Imagine we stick a straight, rigid line into the equator, extending far into space, far beyond geosynchronous orbit. The line has a uniform density D and a constant cross-section S. We wanna know how much this thing would weigh and how far into space it would have to extend to hold itself up.
Keep in mind, anything under geosynchronous altitude effectively acts as weight, because force of gravity is larger then "centrifugal" force. Anything over geosynchronous altitude acts like an anchor, because force of gravity is lower then centrifugal force.
First we need to figure out how much force we need to keep the line up, if it only extended from Earth's surface to geosynchronous altitude.

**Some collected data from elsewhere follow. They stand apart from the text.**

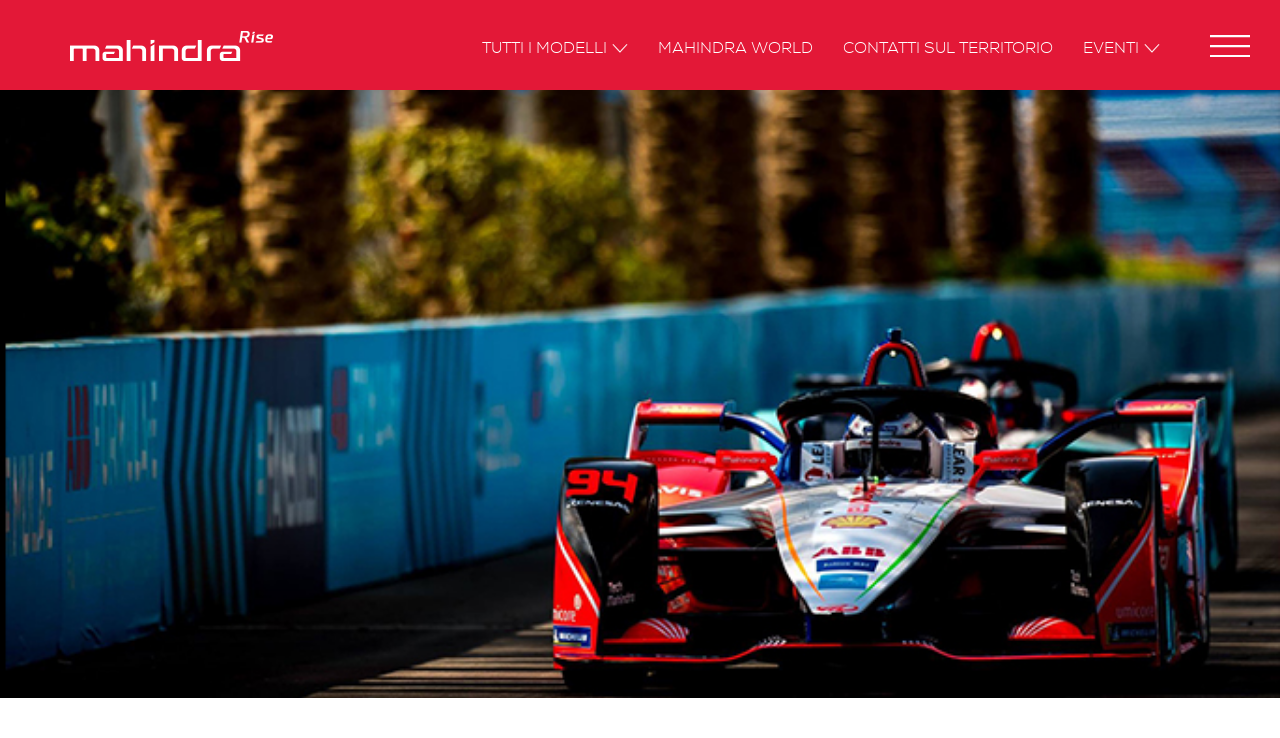

--- FILE ---
content_type: application/javascript; charset=utf-8
request_url: https://cs.iubenda.com/cookie-solution/confs/js/61909846.js
body_size: -129
content:
_iub.csRC = { consApiKey: 'P2gb0fMJSF91cukc7UREyBbLCyD5pMqw', consentDatabasePublicKey: '6U0SqtyUlWUGNpHNc5sbsls1foqwWBcb', showBranding: false, publicId: 'aaee13f1-6db6-11ee-8bfc-5ad8d8c564c0', accessibilityWidget: { sitePublicId: 'aaee13f1-6db6-11ee-8bfc-5ad8d8c564c0', position: 'bottom-left', fillColor: '#0B513C', backgroundColor: '#FFFFFF' }, hasAccessibilityWidget: true, floatingGroup: false };
_iub.csEnabled = true;
_iub.csPurposes = [3,7,1,4,5];
_iub.cpUpd = 1746799365;
_iub.csT = 0.15;
_iub.googleConsentModeV2 = true;
_iub.totalNumberOfProviders = 4;


--- FILE ---
content_type: application/javascript
request_url: https://www.mahindra.it/wp-content/plugins/responsive-flipbook/assets/js/jquery.doubletap.js?ver=a9841915d4f7ab65638d9cdf5340d174
body_size: 943
content:
(function($) {
  
  var defaults = {
    'swipeTolerance': 40
  };
  
  var touchStatus = function(target, touch) {
    this.target    = $(target);
    this.touch     = touch;
    this.startX    = this.currentX = touch.screenX;
    this.startY    = this.currentY = touch.screenY;
    this.eventType = null;
  }
  touchStatus.options = {};
  touchStatus.latestTap = null;

  touchStatus.prototype.move = function(touch) {
    this.currentX = touch.screenX;
    this.currentY = touch.screenY;
  }

  touchStatus.prototype.process = function() {
    var offsetX = this.currentX - this.startX;
    var offsetY = this.currentY - this.startY;
    if(offsetX == 0 && offsetY == 0) {
      this.checkForDoubleTap();
    } else if(Math.abs(offsetY) > touchStatus.options.swipeTolerance && Math.abs(offsetY) > Math.abs(offsetX)) {
      this.eventType = offsetY > 0 ? 'swipedown' : 'swipeup';
      this.target.trigger('swipe', [this])
    } else if(Math.abs(offsetX) > touchStatus.options.swipeTolerance) {
      this.eventType = offsetX > 0 ? 'swiperight' : 'swipeleft';
      this.target.trigger('swipe', [this])
    }
    if(this.eventType) this.target.trigger(this.eventType, [this])
    this.target.trigger('touch',        [this])
  }

  touchStatus.prototype.checkForDoubleTap = function() {
    if(touchStatus.latestTap) {
      if((new Date() - touchStatus.latestTap) < 400) 
        this.eventType = 'doubletap'
    }
    if(!this.eventType) this.eventType = 'tap'
    touchStatus.latestTap = new Date()
  }

  var swipeEvents = function(elements, options) {
    touchStatus.options = $.extend(defaults, options);
    elements.bind('touchstart',  this.touchStart);
    elements.bind('touchmove',   this.touchMove);
    elements.bind('touchcancel', this.touchCancel);
    elements.bind('touchend',    this.touchEnd);
  }

  swipeEvents.prototype.touchStart = function(evt) {
    var target = this;
    swipeEvents.eachTouch(evt, function(touch) {
      swipeEvents.touches[touch.identifier] = new touchStatus(target, touch);
    })
  }

  swipeEvents.prototype.touchMove = function(evt) {
    swipeEvents.eachTouch(evt, function(touch) {
      var loc = swipeEvents.touches[touch.identifier]
      if(loc) loc.move(touch)
    })
  }

  swipeEvents.prototype.touchCancel = function(evt) {
    swipeEvents.eachTouch(evt, function(touch) {
      swipeEvents.purge(touch, true)
    })
  }

  swipeEvents.prototype.touchEnd = function(evt) {
    swipeEvents.eachTouch(evt, function(touch) {
      swipeEvents.purge(touch)
    })
  }

  swipeEvents.touches = {}
  swipeEvents.purge = function(touch, cancelled) {
    if(!cancelled) {
      var loc = swipeEvents.touches[touch.identifier]
      if(loc) loc.process()
    }
    delete swipeEvents.touches[touch.identifier]
  }

  swipeEvents.eachTouch = function(evt, callback) {
    var evt = evt.originalEvent;
    var num = evt.changedTouches.length;
    for(var i = 0; i < num; i++) {
      callback(evt.changedTouches[i])
    }
  }

  // adds custom events:
  //   touch      // all events
  //   swipe      // only swipe* events
  //   swipeleft
  //   swiperight
  //   swipeup
  //   swipedown
  //   tap
  //   doubletap
  $.fn.addSwipeEvents = function(options, callback) { 
    if (!callback && jQuery.isFunction(options)) {
      callback = options;
      options = null;
    }
    new swipeEvents(this, options);
    if(callback) this.bind('touch', callback);
    return this;
  }
})(jQuery);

F marks force, m marks mass, M marks the mass of Earth, G is gravitational constant, w is angular velocity and r is radius.
dF = dFg - dFc
dF = dm * g[r] - dm * w^2 * r
dF = dm * (g[r] - w^2 * r)
dm = S * D * dr
g[r] = M * G / r^2
dF = S * D * dr * (M * G / r^2 - w^2 * r)
dF = S * D * (M * G * dr / r^2 - w^2 * r * dr)
Now we integrate from the surface of the planet, marked as R0, to some high altitude marked as R:
F = S * D * (M * G * Integrate[dr/r^2, {r, R0, R}] - w^2 * Integrate[r * dr, {r, R0, R}]
The result is a bit ugly, but don't worry...
F = -D * S * (M * G * (1/R - 1/Ro) + (w^2)/2 * (R^2 - Ro^2))
Now, in order for the line to stay up there, the net force has to be 0. If not, it'll go flying off into space or come crashing down into Earth - or at the very least, end up in an elliptical orbit...
So:
0 = -D * S * (M * G * (1/R - 1/Ro) + (w^2)/2 * (R^2 - Ro^2))
The first thing that's noticeable is that density and cross-section don't matter (in this case).
You turn the equation around and you get this:
R * (2 * M * G + w^2 * Ro^3) = Ro * (2 * M * G + w^2 * R^3)
The first solution is obviously R = R0. But that would mean the length of the line is 0.
Of the two remaining solutions, one is negative. The line could stretch into the planet for the equation to be true.
The one we're interested in is this:
R = (Sqrt[R0^3 * w^2 + 8 * G * M] / (2 * Sqrt[R0] * w)) - R0 / 2
Obviously the whole thing fails if the length of the line is 0, or if the planet doesn't rotate... but we don't need to worry about that..................
---------- Post added at 14:36 ---------- Previous post was at 14:25 ----------
And some values:
For Earth, such a line would need to extend to about 1.5*10^8 m out (that's radius measured from the center of Earth - but not that it makes much difference).
The Moon, for comparison is 3.6 * 10^8 m out at it's closest, so assuming I did the calculation correctly, the line for the space elevator would have to extend out to almost half the Moon's orbital radius. A bit more, if we wanna keep the line straight and haul up some weight.
I hope someone can go over my calculations and check for mistakes...